What is needed. Please pull out each line of the data below that contains the word "this".

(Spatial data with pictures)
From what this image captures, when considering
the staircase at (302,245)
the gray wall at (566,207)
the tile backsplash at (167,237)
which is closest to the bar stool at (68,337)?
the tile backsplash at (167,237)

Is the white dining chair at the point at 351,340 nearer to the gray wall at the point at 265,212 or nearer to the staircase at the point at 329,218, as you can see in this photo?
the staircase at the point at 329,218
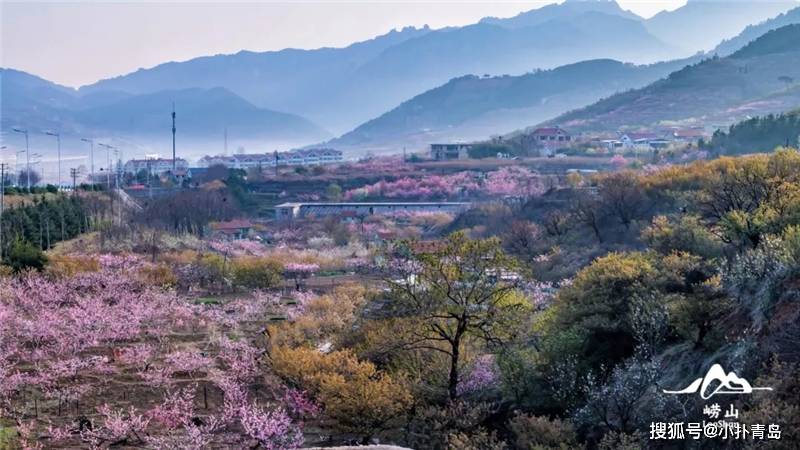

Written solution.
From what this image captures, when considering
Is the white dining chair at the point at 351,340 nearer to the gray wall at the point at 265,212 or nearer to the staircase at the point at 329,218, as you can see in this photo?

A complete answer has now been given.